::: SUPPLIED PASSAGE :::
We design our framework based on these criteria. The ML expert starts the process by generating time series with GAN. The evaluation framework is then used to check whether the GAN model and the generated data fulfill the desired requirements. If this is the case, the ML expert has succeeded to generate realistic data and can stop the generation process. Otherwise he or she will have to rerun the GAN model with different parameters and repeat the investigations in the framework. It should be noted that an online evaluation is also possible, i.e. the framework can be used during the training process. As the training process can take up to several days, our approach may help to save valuable time by making sure during the training that the GAN model is going in the right direction or restart the training process if an unexpected behavior is detected. The proposed workflow is depicted in Fig. 1.
Evaluation Framework Description
Our proposed approach is characterized by two views: a GAN Iteration View that gives the user a general impression about the behavior of GAN over the iterations of the generation process and a Detailed Comparative View equipped with TimeHistograms , Colorfields  and line plots to further investigate particular time series selected by the user. The TimeHistogram displays the time-dependent distribution of all time series at a certain iteration. At the same time, the Colorfield visualization allows further investigation and exploration of a multitude of generated time series at a certain iteration and compares them to the real time series. Moreover, a direct comparison between specific time series is made possible using the line plots visualization. To get more insights about the properties of the data, a measure of similarity and a dimensionality reduction technique are used:
Similarity measures such as Euclidean Distance (ED) or Dynamic Time Warping (DTW) are used as pairwise distance between two time series.
::: DATA LINES :::
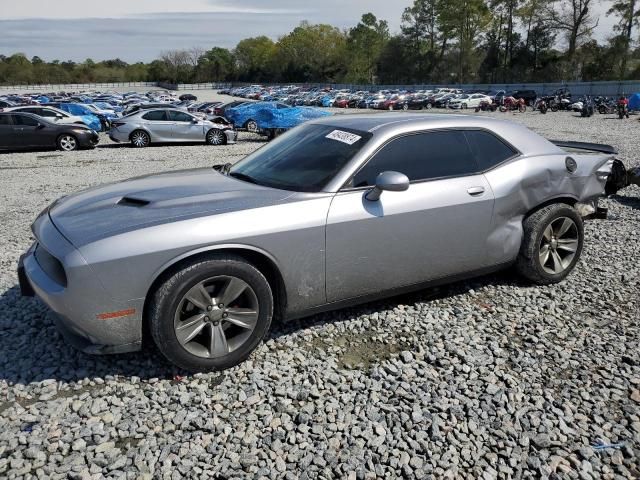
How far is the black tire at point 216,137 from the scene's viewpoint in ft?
:::
Retype the full passage on evaluating GAN-generated time series, word for word. The data comes from a separate source.

ANSWER FOR THE TASK:
We design our framework based on these criteria. The ML expert starts the process by generating time series with GAN. The evaluation framework is then used to check whether the GAN model and the generated data fulfill the desired requirements. If this is the case, the ML expert has succeeded to generate realistic data and can stop the generation process. Otherwise he or she will have to rerun the GAN model with different parameters and repeat the investigations in the framework. It should be noted that an online evaluation is also possible, i.e. the framework can be used during the training process. As the training process can take up to several days, our approach may help to save valuable time by making sure during the training that the GAN model is going in the right direction or restart the training process if an unexpected behavior is detected. The proposed workflow is depicted in Fig. 1.
Evaluation Framework Description
Our proposed approach is characterized by two views: a GAN Iteration View that gives the user a general impression about the behavior of GAN over the iterations of the generation process and a Detailed Comparative View equipped with TimeHistograms , Colorfields  and line plots to further investigate particular time series selected by the user. The TimeHistogram displays the time-dependent distribution of all time series at a certain iteration. At the same time, the Colorfield visualization allows further investigation and exploration of a multitude of generated time series at a certain iteration and compares them to the real time series. Moreover, a direct comparison between specific time series is made possible using the line plots visualization. To get more insights about the properties of the data, a measure of similarity and a dimensionality reduction technique are used:
Similarity measures such as Euclidean Distance (ED) or Dynamic Time Warping (DTW) are used as pairwise distance between two time series.